That will require some double-checking. He said Daboll should have those stats, so presumably the coach will elaborate sometime.

Schoen said “we spent a lot of time in the spring formulating the plan, the practice plan, monitoring the yardage, how far guys are running on a daily basis.”

That is correct. The Giants have done significantly less on the field this offseason than under previous regimes. It’s fair to wonder if all the rest has prepared the players’ bodies for real football.

“It’s football. Injuries are gonna happen,” Schoen said. “We’re always evaluating every part of the process. But concussions are gonna happen. It’s a contact sport. You’re gonna have muscle strains. It happens every year … We’ll continue to evaluate it. But if there’s something we can do better, we’ll find a way to do it better.”

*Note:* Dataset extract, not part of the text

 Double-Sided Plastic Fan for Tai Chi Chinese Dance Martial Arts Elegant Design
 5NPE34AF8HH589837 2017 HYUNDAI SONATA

Giants co-owner John Mara has not addressed the media all summer. Schoen was asked if Mara still has patience for a painful 2022 season, knowing it’s part of a long-term process.

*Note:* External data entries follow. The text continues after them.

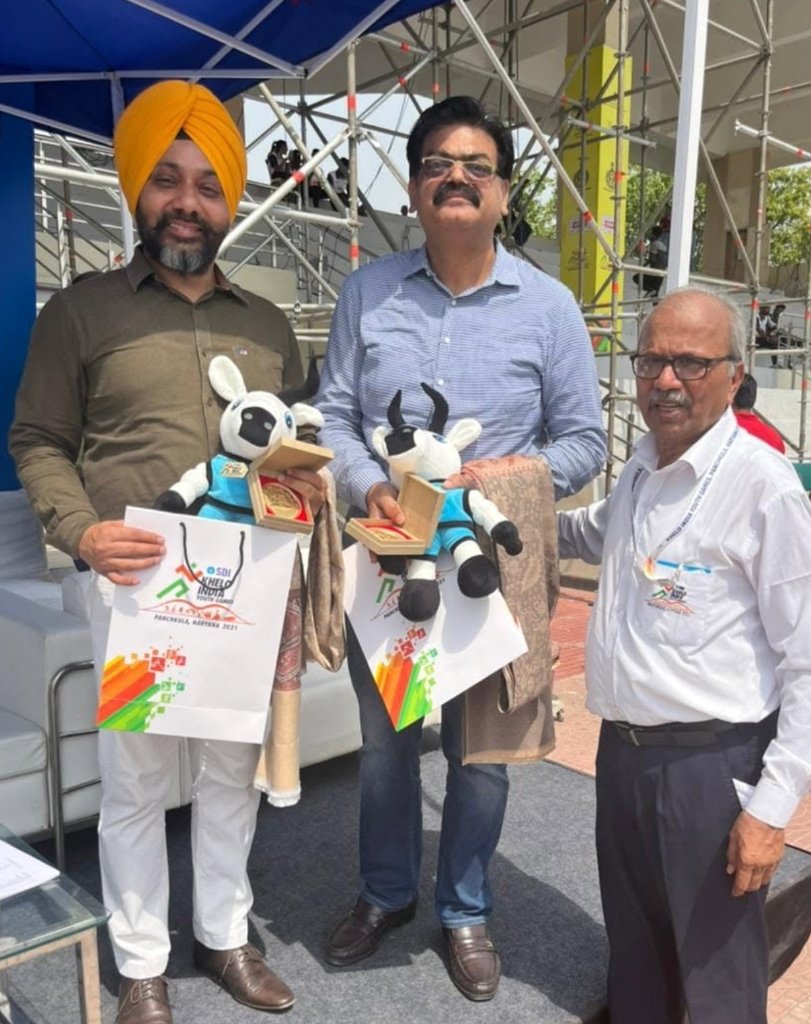 SBI Khelo India Youth Games Honor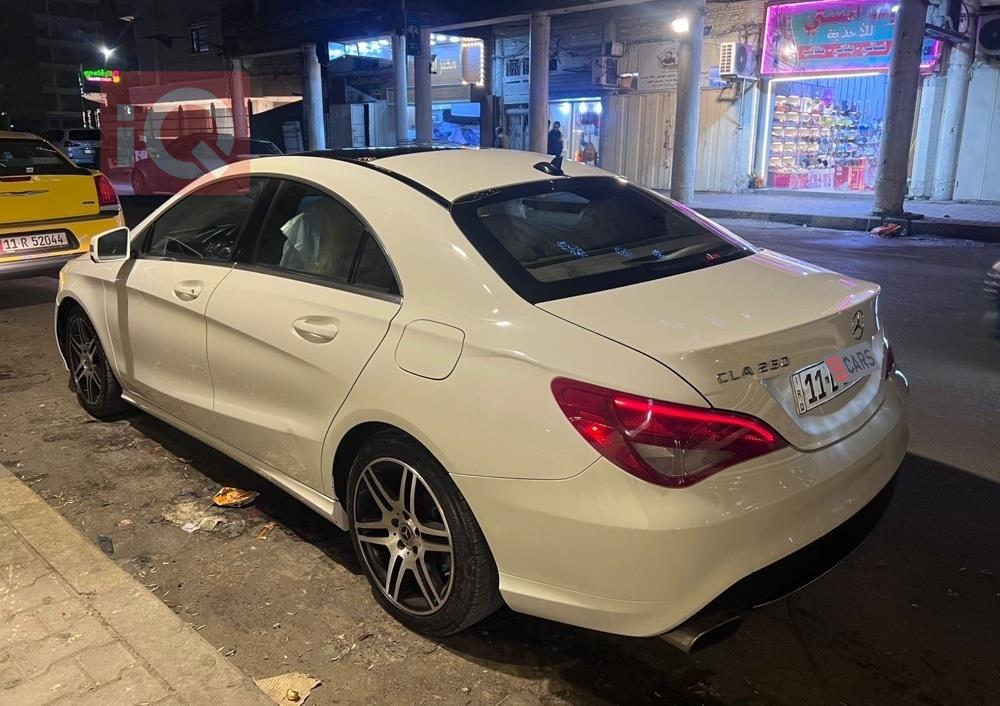 مرسيدس بنز CLA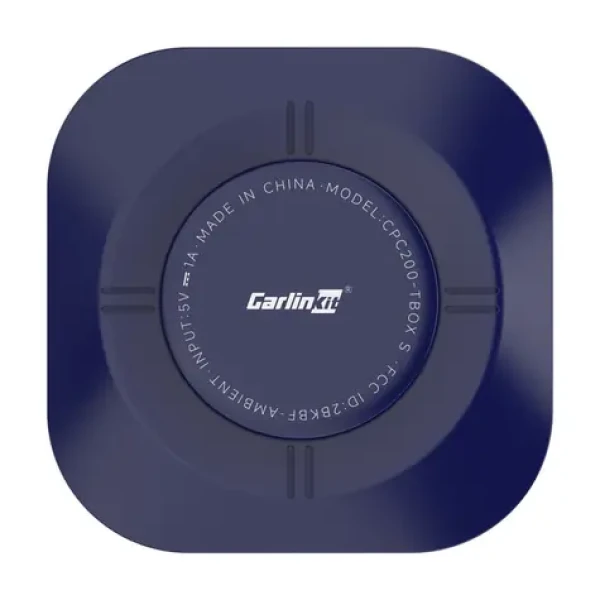 CarlinKit TBOX-S2P / Bezdrátový adaptér do auta / CarPlay / Android Auto / Bluetooth / Wi-Fi / Plug Play (TBOX S2P)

“John and I have really good conversations,” he said. “Dabes, we talk on a daily basis. The advantage is he’s in the building every day. He’s present. We’ve got really good communication. And every move we make we tell him what we’re thinking and why. He’s a very good sounding board. He’s got a lot of experience. But he’s let Dabes and I do our job, and the communication’s great. So he understands what we’re trying to do.”